Another excellent Pacific Epoch interview, this one with Buddy Ye, the co-founder and CEO of Wangyou Media, a company that provides a platform for users to share audio, video, and photo content, with mobile services as well. They call themselves a cross between Myspace and Youtube, and you can see elements of both in the interface. The kicker is that the company also turns that content into mainstream media content by creating a weekly radio show, monthly CDs, and possibly a TV show in the future. So users get to hear themselves on the radio and buy their own CDs. Reminds me of blurb.com, which takes personal digital content and turns it into old-fashioned hard-cover books.

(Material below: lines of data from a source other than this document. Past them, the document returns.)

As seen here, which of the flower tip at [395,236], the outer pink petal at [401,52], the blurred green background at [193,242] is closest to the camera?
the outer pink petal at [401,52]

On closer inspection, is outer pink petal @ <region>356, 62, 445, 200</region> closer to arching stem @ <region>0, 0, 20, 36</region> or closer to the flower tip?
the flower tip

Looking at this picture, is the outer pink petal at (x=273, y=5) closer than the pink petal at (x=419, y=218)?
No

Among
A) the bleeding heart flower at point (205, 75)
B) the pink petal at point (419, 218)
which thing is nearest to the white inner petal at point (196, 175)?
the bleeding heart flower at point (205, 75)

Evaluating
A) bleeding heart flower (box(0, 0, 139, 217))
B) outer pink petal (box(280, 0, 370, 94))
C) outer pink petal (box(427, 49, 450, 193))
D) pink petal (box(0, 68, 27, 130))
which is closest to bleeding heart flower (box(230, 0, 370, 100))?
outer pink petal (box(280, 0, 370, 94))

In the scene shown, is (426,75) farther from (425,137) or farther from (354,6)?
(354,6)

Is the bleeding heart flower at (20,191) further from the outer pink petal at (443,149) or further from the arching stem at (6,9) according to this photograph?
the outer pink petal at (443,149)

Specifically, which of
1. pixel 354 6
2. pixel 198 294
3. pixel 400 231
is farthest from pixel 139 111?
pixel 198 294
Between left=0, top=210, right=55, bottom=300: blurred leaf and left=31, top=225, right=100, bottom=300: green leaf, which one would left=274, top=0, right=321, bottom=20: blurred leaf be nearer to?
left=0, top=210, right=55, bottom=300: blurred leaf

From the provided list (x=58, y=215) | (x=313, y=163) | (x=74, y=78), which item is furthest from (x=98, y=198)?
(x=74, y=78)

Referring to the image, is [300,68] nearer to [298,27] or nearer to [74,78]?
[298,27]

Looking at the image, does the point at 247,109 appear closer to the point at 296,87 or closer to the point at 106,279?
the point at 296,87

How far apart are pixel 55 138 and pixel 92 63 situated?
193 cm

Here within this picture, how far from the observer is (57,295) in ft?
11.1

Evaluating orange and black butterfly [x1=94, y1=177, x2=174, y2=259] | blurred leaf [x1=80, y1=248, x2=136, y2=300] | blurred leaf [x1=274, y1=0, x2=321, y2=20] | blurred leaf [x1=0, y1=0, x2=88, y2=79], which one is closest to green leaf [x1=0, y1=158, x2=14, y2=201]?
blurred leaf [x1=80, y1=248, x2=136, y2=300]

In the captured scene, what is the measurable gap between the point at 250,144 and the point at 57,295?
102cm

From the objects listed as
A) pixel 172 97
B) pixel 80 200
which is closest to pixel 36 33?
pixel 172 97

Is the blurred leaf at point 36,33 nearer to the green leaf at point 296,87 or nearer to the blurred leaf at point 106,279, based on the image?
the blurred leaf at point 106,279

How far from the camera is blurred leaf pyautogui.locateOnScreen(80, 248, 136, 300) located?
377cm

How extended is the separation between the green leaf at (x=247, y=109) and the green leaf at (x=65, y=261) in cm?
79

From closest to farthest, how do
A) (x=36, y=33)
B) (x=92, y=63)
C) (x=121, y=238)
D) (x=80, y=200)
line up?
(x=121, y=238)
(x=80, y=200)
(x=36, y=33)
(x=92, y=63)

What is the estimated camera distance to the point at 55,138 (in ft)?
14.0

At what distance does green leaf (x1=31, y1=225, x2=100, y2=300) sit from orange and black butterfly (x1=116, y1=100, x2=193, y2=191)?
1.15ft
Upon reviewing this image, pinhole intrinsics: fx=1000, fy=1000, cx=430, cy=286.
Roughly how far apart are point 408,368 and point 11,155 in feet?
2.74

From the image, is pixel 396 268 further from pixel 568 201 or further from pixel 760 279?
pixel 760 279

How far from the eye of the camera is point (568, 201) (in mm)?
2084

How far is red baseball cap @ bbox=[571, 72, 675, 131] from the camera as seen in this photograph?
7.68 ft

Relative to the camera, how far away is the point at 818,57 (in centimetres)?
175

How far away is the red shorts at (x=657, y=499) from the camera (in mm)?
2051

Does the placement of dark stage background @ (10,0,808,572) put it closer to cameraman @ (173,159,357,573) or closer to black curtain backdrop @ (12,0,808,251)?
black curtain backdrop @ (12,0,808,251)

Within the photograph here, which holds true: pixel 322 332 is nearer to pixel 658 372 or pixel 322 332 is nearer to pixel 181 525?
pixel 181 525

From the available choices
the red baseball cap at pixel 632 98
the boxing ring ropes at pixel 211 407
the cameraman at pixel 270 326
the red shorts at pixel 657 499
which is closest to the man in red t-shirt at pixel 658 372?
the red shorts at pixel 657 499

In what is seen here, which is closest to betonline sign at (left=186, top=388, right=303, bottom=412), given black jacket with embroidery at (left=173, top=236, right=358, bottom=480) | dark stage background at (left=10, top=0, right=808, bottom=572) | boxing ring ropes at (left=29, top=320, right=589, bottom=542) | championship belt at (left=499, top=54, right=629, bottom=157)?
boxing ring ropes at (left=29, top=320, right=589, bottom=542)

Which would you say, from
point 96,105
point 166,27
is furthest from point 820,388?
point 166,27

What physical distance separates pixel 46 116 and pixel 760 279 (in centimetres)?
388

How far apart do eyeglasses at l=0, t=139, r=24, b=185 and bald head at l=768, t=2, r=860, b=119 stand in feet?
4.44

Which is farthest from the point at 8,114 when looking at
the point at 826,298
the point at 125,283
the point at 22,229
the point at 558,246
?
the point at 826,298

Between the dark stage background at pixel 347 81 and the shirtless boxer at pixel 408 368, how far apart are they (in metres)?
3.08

And check this out: you get "points" for including ads in your content (3-5 second spots), with which you can claim prizes. You can also get points for reporting "inappropriate content," if it manages to get past management.
Wangyou claims over 3 million users.
What’s missing? At first glance, at least a good system for rating and sorting the content, beyond "new" and "hot".
link to interview
link to Wangyou site
link to Wangyou videocasts–you may have to register to view them. I’ll be exploring.

Reading the recent review of the April 8 Rolling Stones concert in Shanghai by New York Times writer Howard French, I decided to see if I could find some online photos or reviews of the concert. First stop: Flickr. Perhaps there aren’t any Chinese Flickr users who could afford the tickets to the show in Shanghai, but there were a few from Neil Z J Y. Much more interesting were the sets from Shanghaistreets, a 28 year-old expat living in Shanghai, which document Shanghai’s contemporary live music scene. See here for a view of some of China’s own rock and roll veterans; the photo above is tagged: "Jimi poses with Beijing hardcore band Miserable Faith after the show at Shuffle."
Sina has its own home for the Rolling Stones show, which includes links to media reviews and blog posts on the show, here, in Chinese. Sina’s BBS doesn’t seem to have anything, at least not without digging deeper than the first page. Tom.com BBS doesn’t have anything today–at least it’s not a hot topic, even in the music section, but the April 9th Tom.com homepage music section does have a series of opinion pieces, including this one that accuses the organizers of shutting out Chinese media access to he group, and favoring foreign media. Does anyone know of a good site for online reviews and photos of live music in China?
In January I attended an event in San Jose put on by market research firm In-Stat, looking at a range of small but growing markets in Asia and specifically in mainland China.
They have some great downloadable ppt reports that include basic background and informed forecasts of online gaming, IPTV (which they define as "video service displayed on a TV through a telecom carrier’s IP broadband network"), and digital music markets.